**SOURCE DOCUMENT**

Split xfs_trans_mod_sb into separate helpers for the different counts.
While the icount and ifree counters get their own helpers, the handling
for fdblocks and frextents merges the delalloc and non-delalloc cases
to keep the related code together.

Signed-off-by: Christoph Hellwig <hch@lst.de>
---
 fs/xfs/libxfs/xfs_ag_resv.c  |  18 +++--
 fs/xfs/libxfs/xfs_ialloc.c   |  14 ++--
 fs/xfs/libxfs/xfs_rtbitmap.c |   3 +-
 fs/xfs/libxfs/xfs_shared.h   |  10 ---
 fs/xfs/xfs_fsops.c           |   2 +-
 fs/xfs/xfs_rtalloc.c         |   6 +-
 fs/xfs/xfs_trans.c           | 130 +++++++++++++++--------------------
 fs/xfs/xfs_trans.h           |   7 +-
 fs/xfs/xfs_trans_dquot.c     |   2 +-
 9 files changed, 82 insertions(+), 110 deletions(-)

**ITEMS**
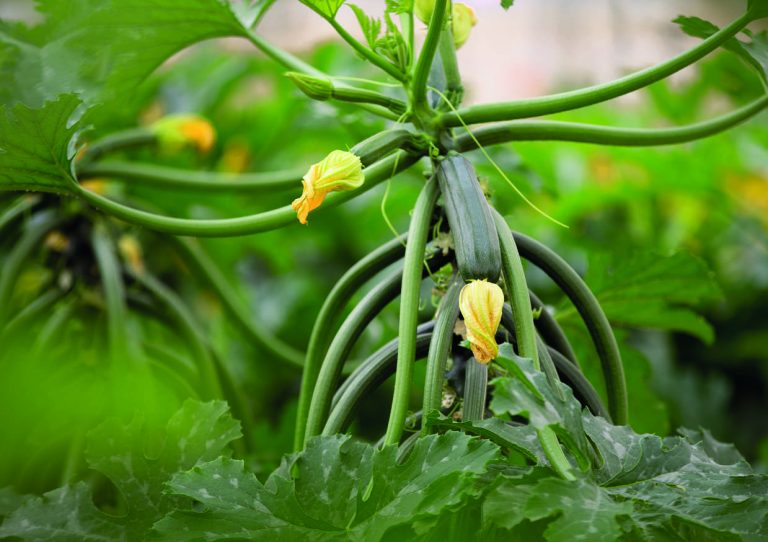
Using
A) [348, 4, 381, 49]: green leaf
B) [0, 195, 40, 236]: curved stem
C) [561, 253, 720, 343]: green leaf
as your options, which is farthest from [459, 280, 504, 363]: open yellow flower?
[0, 195, 40, 236]: curved stem

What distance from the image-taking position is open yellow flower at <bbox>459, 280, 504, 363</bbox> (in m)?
0.57

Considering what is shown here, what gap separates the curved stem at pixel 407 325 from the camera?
0.58 m

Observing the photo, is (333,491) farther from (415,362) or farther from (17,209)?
(17,209)

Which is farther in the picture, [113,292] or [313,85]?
[113,292]

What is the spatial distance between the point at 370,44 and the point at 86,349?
606 mm

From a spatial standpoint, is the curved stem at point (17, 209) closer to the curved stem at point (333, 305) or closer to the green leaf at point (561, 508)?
the curved stem at point (333, 305)

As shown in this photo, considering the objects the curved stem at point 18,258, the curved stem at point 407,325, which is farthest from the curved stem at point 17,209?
the curved stem at point 407,325

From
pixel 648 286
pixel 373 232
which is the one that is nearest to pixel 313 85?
pixel 648 286

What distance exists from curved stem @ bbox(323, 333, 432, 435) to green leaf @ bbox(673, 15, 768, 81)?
12.7 inches

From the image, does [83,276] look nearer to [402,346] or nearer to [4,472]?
[4,472]

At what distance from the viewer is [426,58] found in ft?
2.09

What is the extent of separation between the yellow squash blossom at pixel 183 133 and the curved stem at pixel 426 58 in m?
0.56

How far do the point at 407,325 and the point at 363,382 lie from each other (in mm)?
83

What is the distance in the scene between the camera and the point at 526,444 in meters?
Result: 0.56
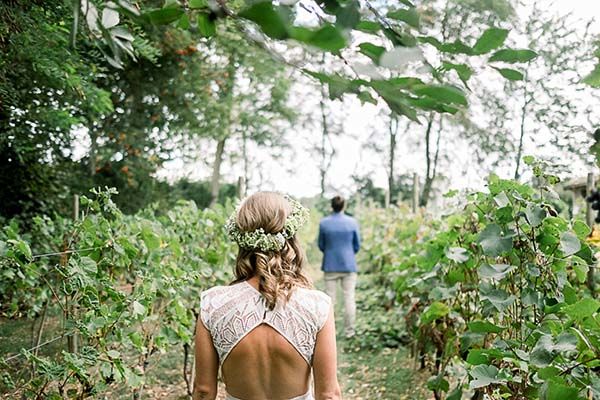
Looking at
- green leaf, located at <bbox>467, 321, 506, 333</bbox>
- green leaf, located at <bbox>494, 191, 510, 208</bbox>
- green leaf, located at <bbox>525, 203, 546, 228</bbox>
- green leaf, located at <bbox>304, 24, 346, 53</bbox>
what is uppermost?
green leaf, located at <bbox>304, 24, 346, 53</bbox>

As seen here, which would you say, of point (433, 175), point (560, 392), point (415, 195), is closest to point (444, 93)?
point (560, 392)

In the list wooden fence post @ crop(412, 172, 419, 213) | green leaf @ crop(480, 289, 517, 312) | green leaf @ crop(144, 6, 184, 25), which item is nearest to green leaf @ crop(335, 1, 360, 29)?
green leaf @ crop(144, 6, 184, 25)

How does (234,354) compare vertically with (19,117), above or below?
below

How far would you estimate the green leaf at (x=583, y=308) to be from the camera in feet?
5.88

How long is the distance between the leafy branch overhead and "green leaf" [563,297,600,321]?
119cm

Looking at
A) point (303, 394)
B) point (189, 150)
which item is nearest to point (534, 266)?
point (303, 394)

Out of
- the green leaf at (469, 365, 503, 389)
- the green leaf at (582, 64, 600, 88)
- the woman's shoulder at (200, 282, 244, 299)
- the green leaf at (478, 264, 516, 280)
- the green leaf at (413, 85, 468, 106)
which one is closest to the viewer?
the green leaf at (413, 85, 468, 106)

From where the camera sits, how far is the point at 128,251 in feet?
10.3

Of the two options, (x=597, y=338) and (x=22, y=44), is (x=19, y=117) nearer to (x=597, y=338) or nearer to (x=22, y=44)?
(x=22, y=44)

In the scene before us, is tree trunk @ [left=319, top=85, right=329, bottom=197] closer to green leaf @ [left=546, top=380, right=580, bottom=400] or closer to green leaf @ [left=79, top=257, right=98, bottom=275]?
green leaf @ [left=79, top=257, right=98, bottom=275]

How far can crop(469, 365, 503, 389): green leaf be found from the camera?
2.14 metres

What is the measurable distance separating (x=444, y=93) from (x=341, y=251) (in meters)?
6.70

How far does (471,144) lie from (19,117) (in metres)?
19.0

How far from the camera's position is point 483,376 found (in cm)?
217
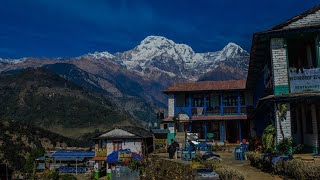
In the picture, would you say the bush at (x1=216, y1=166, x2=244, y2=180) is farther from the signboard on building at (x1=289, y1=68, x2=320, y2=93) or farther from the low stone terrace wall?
the signboard on building at (x1=289, y1=68, x2=320, y2=93)

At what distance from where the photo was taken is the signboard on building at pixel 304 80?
17453 mm

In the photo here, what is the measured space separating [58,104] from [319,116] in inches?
3810

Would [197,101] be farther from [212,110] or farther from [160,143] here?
[160,143]

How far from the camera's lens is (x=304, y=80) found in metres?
17.6

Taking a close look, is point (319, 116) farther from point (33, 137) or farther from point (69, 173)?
point (33, 137)

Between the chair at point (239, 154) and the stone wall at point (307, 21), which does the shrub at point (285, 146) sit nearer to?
the chair at point (239, 154)

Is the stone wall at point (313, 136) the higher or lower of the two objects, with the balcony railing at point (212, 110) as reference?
lower

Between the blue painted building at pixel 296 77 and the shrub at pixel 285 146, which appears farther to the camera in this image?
the blue painted building at pixel 296 77

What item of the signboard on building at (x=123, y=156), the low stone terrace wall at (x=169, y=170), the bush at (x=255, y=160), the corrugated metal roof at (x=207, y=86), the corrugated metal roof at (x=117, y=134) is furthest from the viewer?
the corrugated metal roof at (x=117, y=134)

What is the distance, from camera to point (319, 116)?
18.4 m

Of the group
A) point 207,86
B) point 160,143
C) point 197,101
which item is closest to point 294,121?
point 160,143

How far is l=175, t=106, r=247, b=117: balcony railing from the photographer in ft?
131

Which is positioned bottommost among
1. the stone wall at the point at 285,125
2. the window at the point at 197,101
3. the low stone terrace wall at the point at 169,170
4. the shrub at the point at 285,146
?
the low stone terrace wall at the point at 169,170

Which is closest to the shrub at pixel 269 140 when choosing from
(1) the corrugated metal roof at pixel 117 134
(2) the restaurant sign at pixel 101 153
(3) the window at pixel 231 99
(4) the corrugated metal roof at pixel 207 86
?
(4) the corrugated metal roof at pixel 207 86
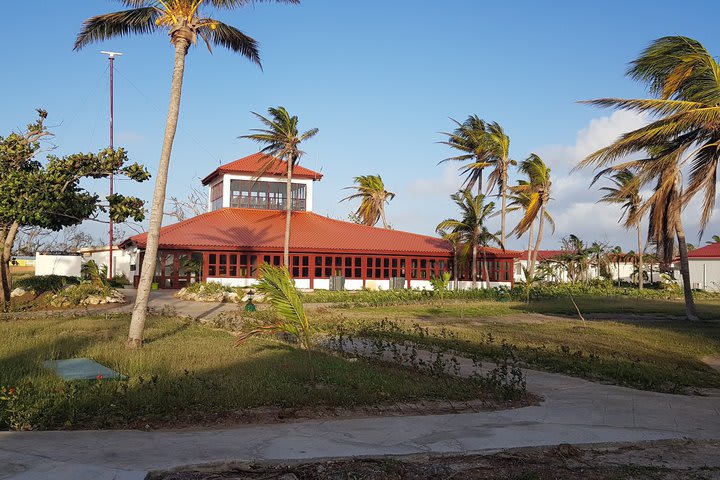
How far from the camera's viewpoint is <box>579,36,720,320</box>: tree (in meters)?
17.0

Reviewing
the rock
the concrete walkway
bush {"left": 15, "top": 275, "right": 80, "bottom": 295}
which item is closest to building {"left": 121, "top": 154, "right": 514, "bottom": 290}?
bush {"left": 15, "top": 275, "right": 80, "bottom": 295}

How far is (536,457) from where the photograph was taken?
606 centimetres

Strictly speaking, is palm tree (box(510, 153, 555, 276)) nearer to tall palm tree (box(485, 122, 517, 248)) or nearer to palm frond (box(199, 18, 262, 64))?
tall palm tree (box(485, 122, 517, 248))

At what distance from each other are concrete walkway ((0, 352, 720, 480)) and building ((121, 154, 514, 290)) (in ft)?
90.7

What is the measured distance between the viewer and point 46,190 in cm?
2033

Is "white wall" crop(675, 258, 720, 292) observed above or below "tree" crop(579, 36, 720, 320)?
below

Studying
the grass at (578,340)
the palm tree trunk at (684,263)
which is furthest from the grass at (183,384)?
the palm tree trunk at (684,263)

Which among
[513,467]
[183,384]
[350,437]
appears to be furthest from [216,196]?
[513,467]

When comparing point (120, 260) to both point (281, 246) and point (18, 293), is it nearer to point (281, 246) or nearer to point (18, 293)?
point (281, 246)

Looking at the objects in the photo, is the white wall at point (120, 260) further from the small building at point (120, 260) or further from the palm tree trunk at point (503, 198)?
the palm tree trunk at point (503, 198)

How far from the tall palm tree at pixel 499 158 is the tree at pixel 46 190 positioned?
23.6 m

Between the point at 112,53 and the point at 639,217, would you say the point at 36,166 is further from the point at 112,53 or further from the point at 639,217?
the point at 639,217

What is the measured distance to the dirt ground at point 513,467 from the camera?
532 centimetres

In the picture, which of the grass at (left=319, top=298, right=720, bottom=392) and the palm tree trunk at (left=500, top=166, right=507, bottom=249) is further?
the palm tree trunk at (left=500, top=166, right=507, bottom=249)
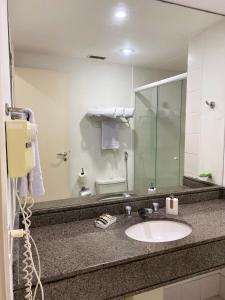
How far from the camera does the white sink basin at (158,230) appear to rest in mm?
1427

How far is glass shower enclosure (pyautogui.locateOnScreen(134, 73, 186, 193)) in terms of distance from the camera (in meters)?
1.80

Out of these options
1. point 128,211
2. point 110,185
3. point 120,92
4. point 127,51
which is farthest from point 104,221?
point 127,51

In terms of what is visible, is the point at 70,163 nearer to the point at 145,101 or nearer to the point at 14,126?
the point at 145,101

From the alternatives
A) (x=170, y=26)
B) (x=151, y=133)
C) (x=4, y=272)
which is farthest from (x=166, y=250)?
(x=170, y=26)

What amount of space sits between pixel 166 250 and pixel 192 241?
0.16 m

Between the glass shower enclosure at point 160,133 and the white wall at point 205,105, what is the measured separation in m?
0.07

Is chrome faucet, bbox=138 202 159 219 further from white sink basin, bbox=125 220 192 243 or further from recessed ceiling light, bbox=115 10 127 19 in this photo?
recessed ceiling light, bbox=115 10 127 19

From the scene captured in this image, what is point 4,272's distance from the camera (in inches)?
20.6

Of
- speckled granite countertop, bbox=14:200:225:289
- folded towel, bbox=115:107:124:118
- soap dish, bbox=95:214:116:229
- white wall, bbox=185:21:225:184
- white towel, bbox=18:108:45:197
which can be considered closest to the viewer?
white towel, bbox=18:108:45:197

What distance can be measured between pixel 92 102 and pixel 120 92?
0.21m

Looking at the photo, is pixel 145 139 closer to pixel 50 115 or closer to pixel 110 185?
pixel 110 185

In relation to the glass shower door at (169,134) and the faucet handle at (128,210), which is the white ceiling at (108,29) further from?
the faucet handle at (128,210)

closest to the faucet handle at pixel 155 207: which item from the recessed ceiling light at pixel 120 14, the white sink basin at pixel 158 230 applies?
the white sink basin at pixel 158 230

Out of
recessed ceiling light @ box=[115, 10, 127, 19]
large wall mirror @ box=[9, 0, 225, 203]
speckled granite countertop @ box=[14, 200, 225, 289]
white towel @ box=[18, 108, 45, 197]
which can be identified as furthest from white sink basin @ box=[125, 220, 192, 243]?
recessed ceiling light @ box=[115, 10, 127, 19]
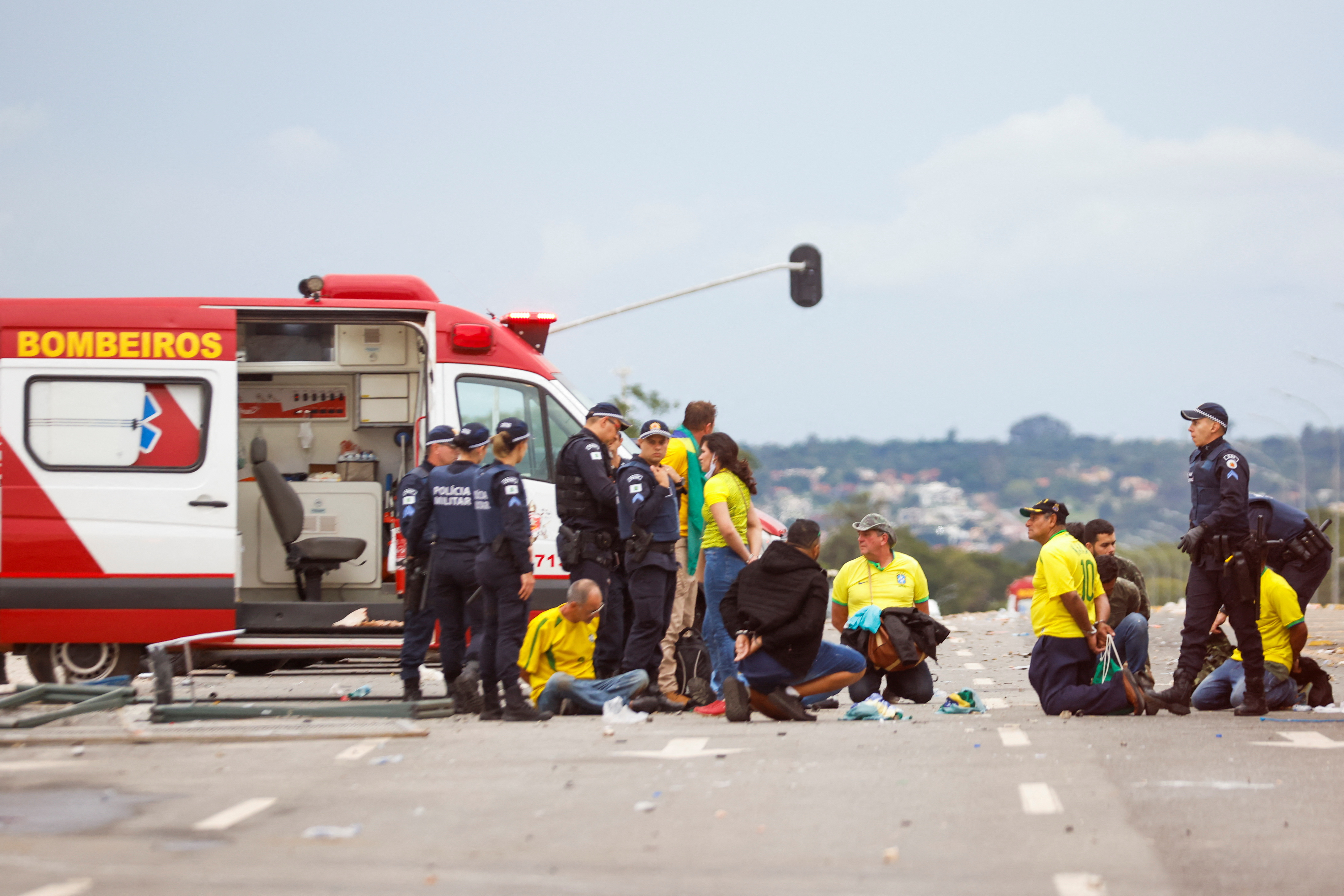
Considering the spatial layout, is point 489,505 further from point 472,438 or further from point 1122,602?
point 1122,602

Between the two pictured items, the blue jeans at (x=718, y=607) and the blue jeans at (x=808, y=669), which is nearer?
the blue jeans at (x=808, y=669)

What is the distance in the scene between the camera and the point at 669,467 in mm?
9789

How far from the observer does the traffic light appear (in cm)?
2216

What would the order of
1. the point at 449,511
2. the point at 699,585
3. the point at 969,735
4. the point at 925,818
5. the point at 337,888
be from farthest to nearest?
the point at 699,585 < the point at 449,511 < the point at 969,735 < the point at 925,818 < the point at 337,888

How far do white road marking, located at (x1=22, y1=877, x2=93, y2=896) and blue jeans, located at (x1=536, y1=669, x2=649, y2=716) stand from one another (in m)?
4.63

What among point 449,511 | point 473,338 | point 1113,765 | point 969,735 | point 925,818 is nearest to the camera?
point 925,818

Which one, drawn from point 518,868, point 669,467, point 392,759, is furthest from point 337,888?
point 669,467

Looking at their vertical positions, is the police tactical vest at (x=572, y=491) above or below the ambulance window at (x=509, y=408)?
below

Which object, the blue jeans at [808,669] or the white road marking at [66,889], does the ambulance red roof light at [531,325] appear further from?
the white road marking at [66,889]

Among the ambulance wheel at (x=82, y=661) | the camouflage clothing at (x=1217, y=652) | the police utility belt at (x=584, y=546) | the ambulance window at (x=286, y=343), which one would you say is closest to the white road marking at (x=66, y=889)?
the police utility belt at (x=584, y=546)

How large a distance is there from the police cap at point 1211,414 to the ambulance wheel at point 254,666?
Answer: 6273mm

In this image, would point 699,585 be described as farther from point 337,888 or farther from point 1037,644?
point 337,888

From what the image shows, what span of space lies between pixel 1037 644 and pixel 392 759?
159 inches

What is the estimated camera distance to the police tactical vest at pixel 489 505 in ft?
29.4
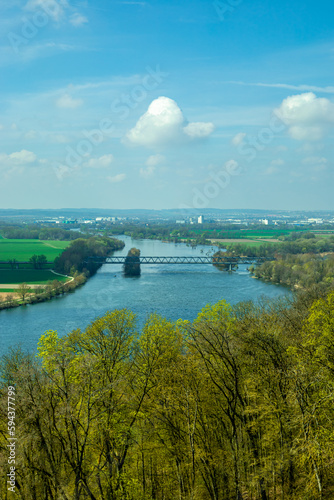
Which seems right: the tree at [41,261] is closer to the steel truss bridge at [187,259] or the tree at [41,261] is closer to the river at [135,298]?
the steel truss bridge at [187,259]

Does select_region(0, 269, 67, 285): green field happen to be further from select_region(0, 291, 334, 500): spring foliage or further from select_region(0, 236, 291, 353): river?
select_region(0, 291, 334, 500): spring foliage

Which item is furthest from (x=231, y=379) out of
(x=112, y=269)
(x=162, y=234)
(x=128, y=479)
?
(x=162, y=234)

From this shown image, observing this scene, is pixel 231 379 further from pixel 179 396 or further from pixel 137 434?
pixel 137 434

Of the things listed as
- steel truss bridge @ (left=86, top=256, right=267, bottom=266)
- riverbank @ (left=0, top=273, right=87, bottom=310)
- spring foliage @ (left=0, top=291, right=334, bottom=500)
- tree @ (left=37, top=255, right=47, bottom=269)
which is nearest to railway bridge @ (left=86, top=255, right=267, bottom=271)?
steel truss bridge @ (left=86, top=256, right=267, bottom=266)

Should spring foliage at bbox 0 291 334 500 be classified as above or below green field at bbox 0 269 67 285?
above

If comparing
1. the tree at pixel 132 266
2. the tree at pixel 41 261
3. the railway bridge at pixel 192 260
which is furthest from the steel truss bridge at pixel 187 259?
the tree at pixel 41 261
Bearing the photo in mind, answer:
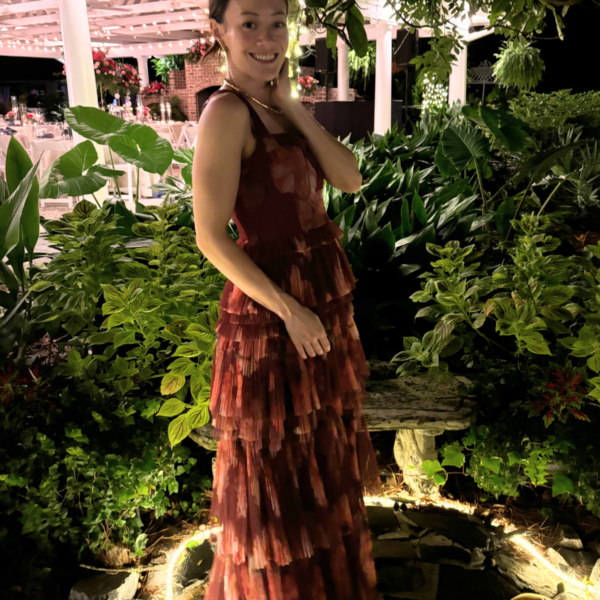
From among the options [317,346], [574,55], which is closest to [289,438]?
[317,346]

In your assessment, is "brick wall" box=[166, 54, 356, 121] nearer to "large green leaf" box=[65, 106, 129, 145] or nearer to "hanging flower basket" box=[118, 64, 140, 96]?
"hanging flower basket" box=[118, 64, 140, 96]

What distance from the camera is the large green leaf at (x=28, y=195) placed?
1.84 m

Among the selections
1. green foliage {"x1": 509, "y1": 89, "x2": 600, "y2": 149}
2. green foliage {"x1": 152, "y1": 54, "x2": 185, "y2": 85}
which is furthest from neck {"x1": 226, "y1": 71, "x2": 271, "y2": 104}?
green foliage {"x1": 152, "y1": 54, "x2": 185, "y2": 85}

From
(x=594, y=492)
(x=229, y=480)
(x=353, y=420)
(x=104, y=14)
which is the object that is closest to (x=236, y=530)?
(x=229, y=480)

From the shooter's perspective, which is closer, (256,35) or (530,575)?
(256,35)

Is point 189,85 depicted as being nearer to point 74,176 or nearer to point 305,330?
point 74,176

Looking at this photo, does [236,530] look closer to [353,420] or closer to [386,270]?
[353,420]

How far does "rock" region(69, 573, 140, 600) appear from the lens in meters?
1.53

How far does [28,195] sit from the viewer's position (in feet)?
5.88

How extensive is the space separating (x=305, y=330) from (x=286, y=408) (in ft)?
0.57

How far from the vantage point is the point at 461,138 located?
2619mm

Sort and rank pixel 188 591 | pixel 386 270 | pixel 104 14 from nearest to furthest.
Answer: pixel 188 591, pixel 386 270, pixel 104 14

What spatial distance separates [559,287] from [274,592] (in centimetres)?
108

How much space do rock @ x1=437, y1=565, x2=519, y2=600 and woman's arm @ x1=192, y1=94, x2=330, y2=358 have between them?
986 mm
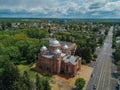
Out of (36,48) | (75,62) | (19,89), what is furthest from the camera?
(36,48)

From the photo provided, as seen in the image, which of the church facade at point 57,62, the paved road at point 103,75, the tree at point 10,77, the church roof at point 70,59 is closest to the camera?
the tree at point 10,77

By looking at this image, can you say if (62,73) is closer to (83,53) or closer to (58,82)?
(58,82)

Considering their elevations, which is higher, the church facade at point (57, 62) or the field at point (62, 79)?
the church facade at point (57, 62)

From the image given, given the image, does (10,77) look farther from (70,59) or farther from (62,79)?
(70,59)

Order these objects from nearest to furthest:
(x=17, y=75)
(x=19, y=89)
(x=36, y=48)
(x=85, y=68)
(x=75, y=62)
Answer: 1. (x=19, y=89)
2. (x=17, y=75)
3. (x=75, y=62)
4. (x=85, y=68)
5. (x=36, y=48)

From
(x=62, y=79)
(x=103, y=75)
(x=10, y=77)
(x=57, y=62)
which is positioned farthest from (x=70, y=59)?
(x=10, y=77)

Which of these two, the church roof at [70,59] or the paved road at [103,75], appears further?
the church roof at [70,59]

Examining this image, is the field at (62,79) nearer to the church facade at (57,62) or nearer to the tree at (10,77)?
the church facade at (57,62)

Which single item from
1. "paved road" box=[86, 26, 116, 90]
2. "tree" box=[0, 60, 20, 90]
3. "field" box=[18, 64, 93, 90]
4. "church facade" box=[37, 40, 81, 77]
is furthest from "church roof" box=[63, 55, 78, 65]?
"tree" box=[0, 60, 20, 90]

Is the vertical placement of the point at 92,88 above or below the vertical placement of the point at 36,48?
below

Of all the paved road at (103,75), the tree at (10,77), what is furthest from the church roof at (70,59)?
the tree at (10,77)

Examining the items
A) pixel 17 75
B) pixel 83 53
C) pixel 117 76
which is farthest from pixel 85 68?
pixel 17 75
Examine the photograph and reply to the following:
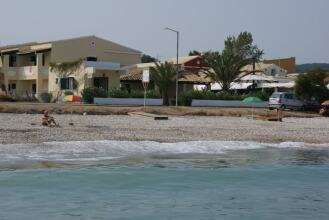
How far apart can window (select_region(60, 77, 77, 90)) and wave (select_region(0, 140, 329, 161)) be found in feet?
112

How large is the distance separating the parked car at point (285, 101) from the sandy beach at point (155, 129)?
8.51 metres

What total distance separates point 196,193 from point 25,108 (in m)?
23.8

**DIRECTION**
Reproduce the xfs_trans_mod_sb patch text above word for word, including the sign-off line and the file change summary.

**RESPONSE TO THIS TASK**
Split xfs_trans_mod_sb into separate helpers for the different counts.
While the icount and ifree counters get their own helpers, the handling
for fdblocks and frextents merges the delalloc and non-delalloc cases
to keep the related code together.

Signed-off-by: Christoph Hellwig <hch@lst.de>
---
 fs/xfs/libxfs/xfs_ag_resv.c  |  18 +++--
 fs/xfs/libxfs/xfs_ialloc.c   |  14 ++--
 fs/xfs/libxfs/xfs_rtbitmap.c |   3 +-
 fs/xfs/libxfs/xfs_shared.h   |  10 ---
 fs/xfs/xfs_fsops.c           |   2 +-
 fs/xfs/xfs_rtalloc.c         |   6 +-
 fs/xfs/xfs_trans.c           | 130 +++++++++++++++--------------------
 fs/xfs/xfs_trans.h           |   7 +-
 fs/xfs/xfs_trans_dquot.c     |   2 +-
 9 files changed, 82 insertions(+), 110 deletions(-)